Directives ::
1. What does the passage about Burke and Hare say about each of these?
(a) Who plays Ginny Hawkins?
(b) What is the name of Hare's wife?
(c) What are Monroe and Knox battling for?
2. Does each statement below agree with the passage about Burke and Hare? Answer yes or no, quoting the words that decide it.
(a) Burke intends to finance Ginny's production of Macbeth.
(b) Hare pays for feminine companionship.
(c) Dr. Monroe has locked up the available supply of cadavers.
3. Could you proceed with the passage about Burke and Hare, picking up right after its final sentence?

Hare has not a shred of compunction about at first finding dead bodies to sell, later "helping along" elderly/sick people to meet their maker a bit quicker than they otherwise would have and finally just murdering people whom he hopes won't be missed. As mentioned Burke has some problems with this but times are tough and he gets with the program. Burke has fallen in love with a local actress/prostitute named Ginny Hawkins (Isla Fisher). He intends to bankroll her distaff production of Macbeth, as much for hopes of the obvious reward as any love of theater. Hare has no need to pay for feminine companionship as his crafty practical minded wife Lucky (Jessica Hynes) is just as lusty as he is. She also figures out very quickly what her husband and his friend are up to and finds ways to help.
Dr. Knox has to turn to the disreputable duo for his needs since his bitter rival Dr. Monroe (Tim Curry) has locked up the available supply of cadavers and made alternate means of supply illegal. Monroe and Knox are engaged in a battle for the King's patronage. Dr. Knox means to map the human body , for which he obviously needs a constant supply of fresh bodies.

(Collection entries)
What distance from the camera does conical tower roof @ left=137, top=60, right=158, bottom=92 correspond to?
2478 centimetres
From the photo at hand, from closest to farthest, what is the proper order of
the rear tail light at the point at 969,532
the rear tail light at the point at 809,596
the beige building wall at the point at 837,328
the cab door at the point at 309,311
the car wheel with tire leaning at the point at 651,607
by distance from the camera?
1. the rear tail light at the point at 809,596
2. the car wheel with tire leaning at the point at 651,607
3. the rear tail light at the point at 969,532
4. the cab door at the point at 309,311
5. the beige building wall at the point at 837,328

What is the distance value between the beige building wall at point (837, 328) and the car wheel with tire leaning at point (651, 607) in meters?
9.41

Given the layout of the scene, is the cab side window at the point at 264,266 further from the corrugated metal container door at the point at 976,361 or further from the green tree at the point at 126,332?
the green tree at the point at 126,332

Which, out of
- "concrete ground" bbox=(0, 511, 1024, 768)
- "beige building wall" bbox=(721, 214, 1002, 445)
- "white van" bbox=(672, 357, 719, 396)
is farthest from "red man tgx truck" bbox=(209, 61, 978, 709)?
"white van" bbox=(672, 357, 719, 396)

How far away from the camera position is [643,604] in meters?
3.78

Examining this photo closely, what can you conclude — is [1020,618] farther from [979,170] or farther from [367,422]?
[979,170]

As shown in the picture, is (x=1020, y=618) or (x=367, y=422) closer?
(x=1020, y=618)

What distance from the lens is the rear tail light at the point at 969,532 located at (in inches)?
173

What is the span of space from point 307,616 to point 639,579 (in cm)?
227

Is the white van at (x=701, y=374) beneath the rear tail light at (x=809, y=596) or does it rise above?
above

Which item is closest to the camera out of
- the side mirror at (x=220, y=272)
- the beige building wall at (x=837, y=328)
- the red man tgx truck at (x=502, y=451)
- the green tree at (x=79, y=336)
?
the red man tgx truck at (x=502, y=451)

Exercise responses ::
1.
(a) Isla Fisher
(b) Lucky
(c) The King's patronage

2.
(a) Yes: "He intends to bankroll her distaff production of Macbeth"
(b) No: "Hare has no need to pay for feminine companionship"
(c) Yes: "his bitter rival Dr. Monroe (Tim Curry) has locked up the available supply of cadavers"

3.
This was based on a true story and runs out of steam a little near the ending. It is a black comedy, so if you can't imagine being sympathetic to or interested in two lovable rogues who do murder for money and feel bad about it (well one of them feels bad about it) let this one go. Costumes and lighting are great and accents weren't too bad. I only had the subtitles on once or twice.
Hammer Icon and horror film legend Christopher Lee (probably best known to modern audiences as Saruman in The Lord of The Rings) has a brief cameo.This movie doesn't have any good guys. Narration is occasionally provided by the Angus the Hangman (Bill Bailey) who, as you might expect, has a rather cynical outlook on life. The ending gives a shoutout to what else, Animal House.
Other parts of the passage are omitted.